Hacker News new | ask | show | jobs
by martinsmit 1318 days ago
As a relatively new programmer who entered it through statistics, I've still yet to have a better UX or "it just works" moment than using the tidyverse. Years after moving to Julia, Python, and Rust I still go back to R to do any tabular data work. Speed isn't an issue, I always have data.table, and I'm productive in a way that I could only hope to be while doing non tabular data tasks.

RStudio is the perfect IDE. REPL/command-line + Scripts + Plots. I could not be happier using it and I wish I could get VSCode to be half as good. Julia for VSCode is pretty good, but the Python science tooling goes 100% towards notebook environments which I'm not a huge fan of so the Python Science VScode experience is subpar.

4 comments

R is great, and so are some of the packages that lead to the tidyverse, but I think the latter was a bit too much. Re-inventing what already worked with new packages, always overloading R syntax in weird ways (looking at you, ggplot2). I've actually found myself moving back to base R for many of the more basic manipulation tasks.
Base R is loved only by those who were unlucky enough to spend years using it when there was no alternative.
Base R is far from perfect, but for many basic manipulation tasks it works just as fine as tidyverse.

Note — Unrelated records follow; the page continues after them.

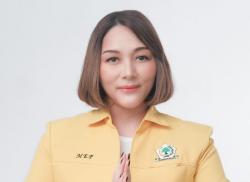 MEP Cabup Golkar di Pilkada Minsel 2024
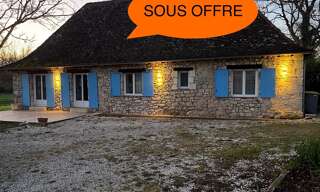 Maison 5 Pièces 111 m² à vendre à Issigeac (24560)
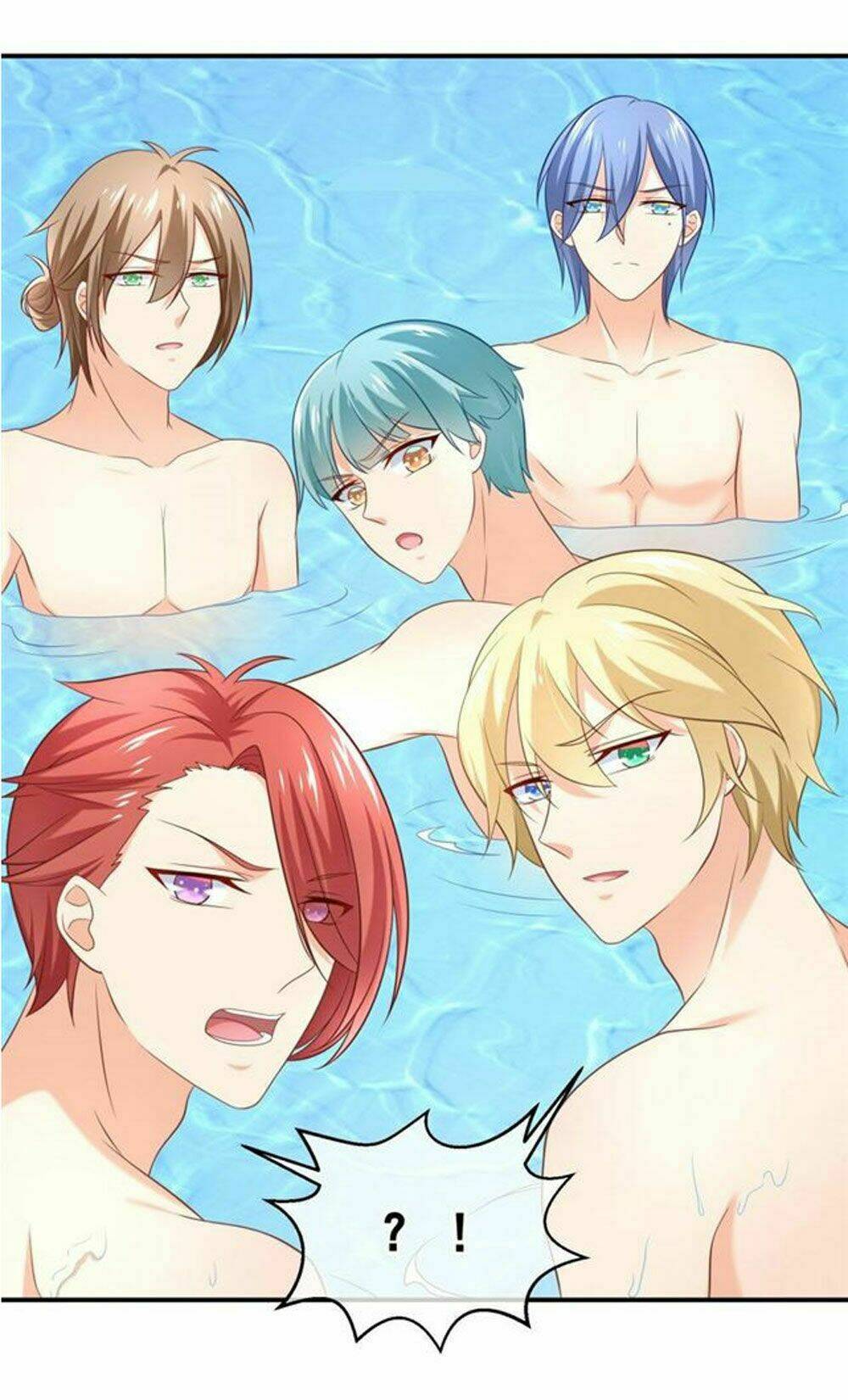 Boss Của Tôi Là Đại Thần Chapter 17 - Trang 2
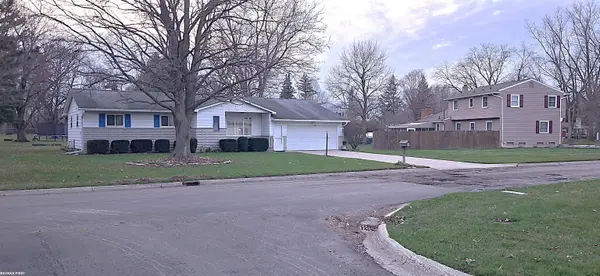 3103 Pinehill PL, Mt Morris, MI 48433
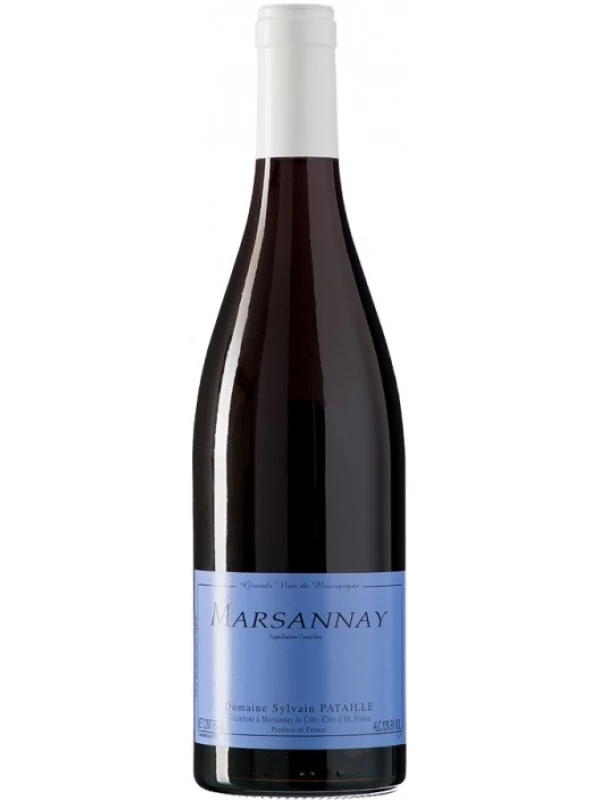 Domaine Sylvain Pataille, Marsannay AOC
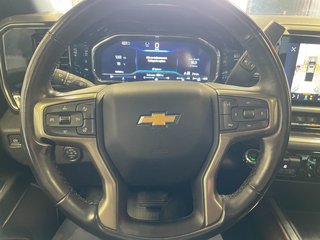Chevrolet Silverado 2500HD  2024 à St-Jérôme, Québec - 17 - w320h240px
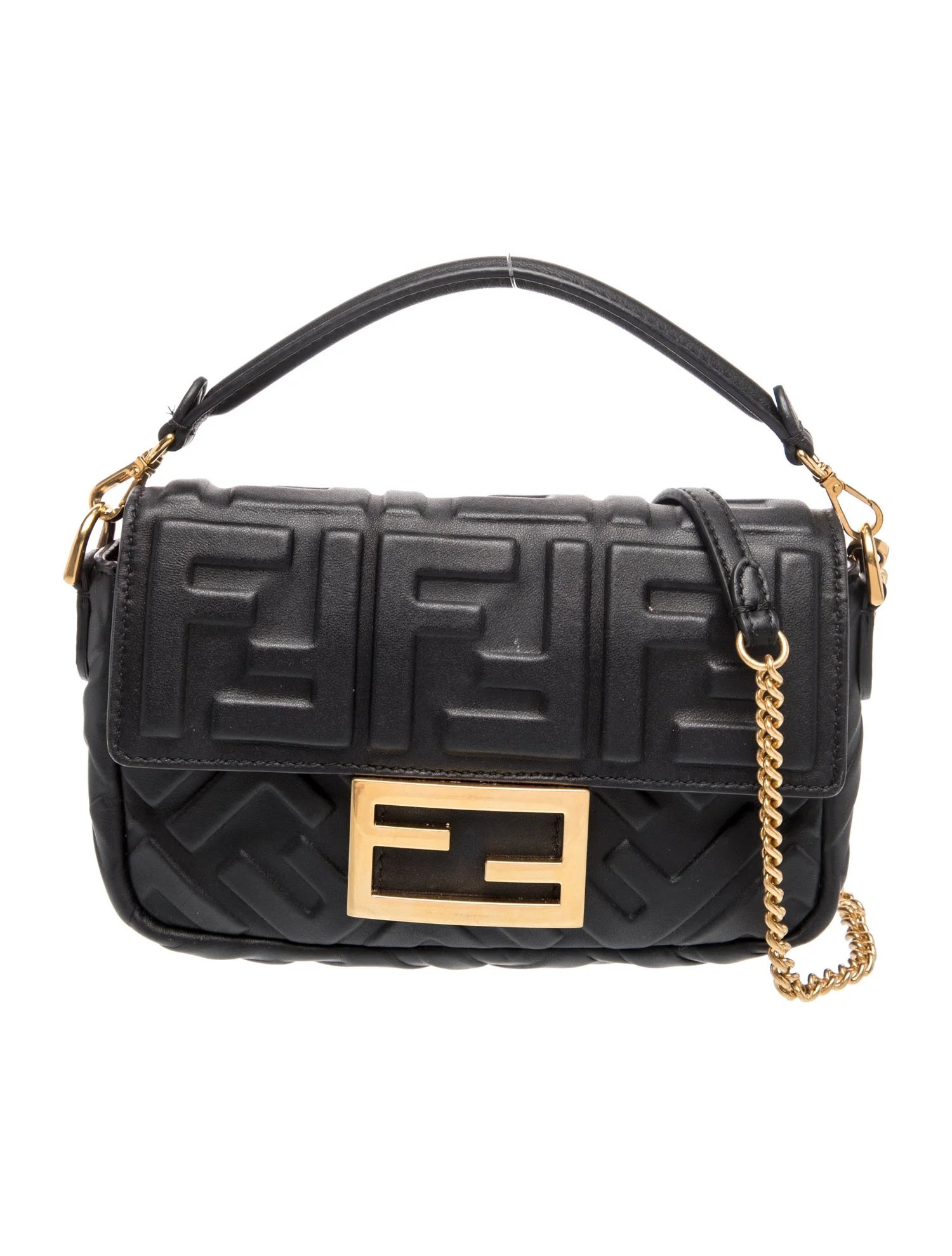 Zucca FF Baguette Mini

Maybe not with piping, but that doesn't really save anything if you format it readably.

There's something to be said about code that just works out of the box. I don't see the need to maximize dependence on third-party libraries as long as the gains are purely "ergonomic". Especially when the creators have a somewhat mixed record regarding long-term commitment vs re-inventing their own wheel.

The real selling point of R imho aren't the data science tools anyway - for that we already have the amazing Python ecosystem (which also the RStudio guys have tacitly admitted with their rebranding) - but the pure statistics packages. Especially if you need something more niche, to the point that you'd use any language just to get an implementation of a specific model, you'll find yourself coming back to R more than half the time. It's simply the language of choice where most statisticians publish their code.

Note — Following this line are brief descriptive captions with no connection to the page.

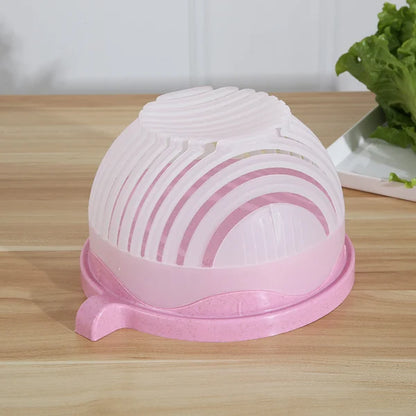 Fruit & Vegetable Cutter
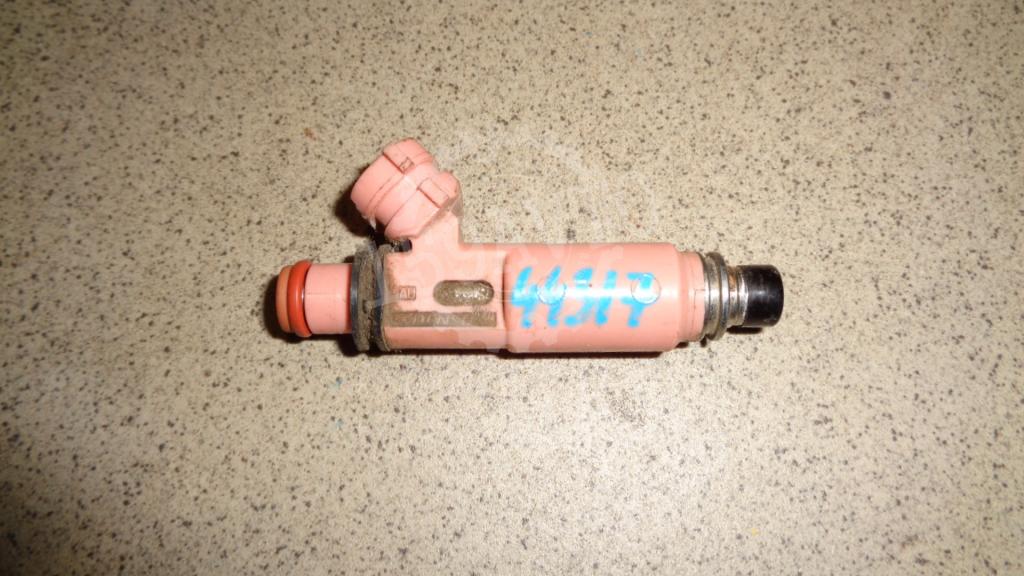 Форсунка топливная, 800 рублей, Пермь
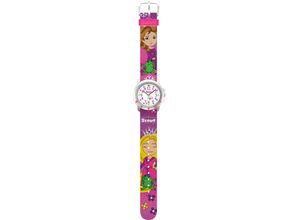 4026687133837 - Scout® Kinderuhr 280393037 pink 99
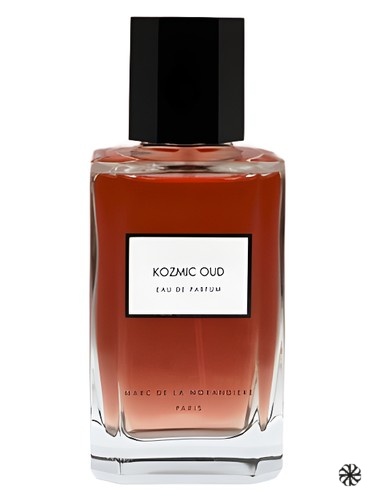Kozmic Oud Marc de la Morandiere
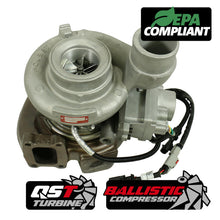 Load image into Gallery viewer, BD Diesel 64.5mm Compressor 70mm Turbine Screamer Turbo Kit - 07.5-12 Dodge 6.7L Cummins
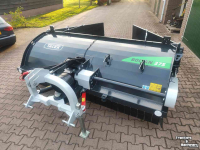 Andaineur Talex Bocian/ zwadkeerder/ trommelschudder 2.75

R has some superior data science tools. For example, the tabular data packages dplyr and data.table have no adequate parallels in the Python world. There are many also-rans but no real rivals.
Or anyone who has tried to re-run R code that was written more 6 months ago.
I write R full-time using the full suite of tidyverse packages and that's just not an issue these days. Maybe a few years ago.

And anyway, you'll hit the same issue using third-party packages in any language.

Data.table has got to be the most underrated library ever. If the problem is not big data, but other libraries struggle, fire up data.table and marvel at the sheer speed of it all. On rare tasks when everything was too slow, I'd drop down to c++. Data table essentially made sure that was pretty much never required.
My workflow for the past year has been develop/analyze in Rstudio and port to Python when ready to deploy to production. Notebooks and VSCode still feel cumbersome to me and not designed as an analytics-first solution.

The time needed to re-write a script in another language, and often using different packages, seems more than made up for by the ease of use of Rstudio.

I honestly don't understand why we all went this route of "port to Python". I mean we do it too (not my choice) but it really makes no sense to me.
Because software engineers hate R, and nobody really hates Python that much.
I've found the Jupiter lab IDE to be ideal for my DS and EDA workflows, which typically involves having several notebooks, scripts, and terminal windows open in the IDE. I switched from preferring R to python because having a global shared state across everything in RStudio kept switching the working directory or loading a different file than expected, and I just had very little confidence that things I wrote in R would be reproducible a few years on (which appears to have been a correct concern [0]).

[0] https://datacolada.org/100

You can have multiple RStudio instances open for different projects with different states, and you can use renv to manage package versions reproducibly. None of this is different or worse than python, which is well-known to have its own environment difficulties.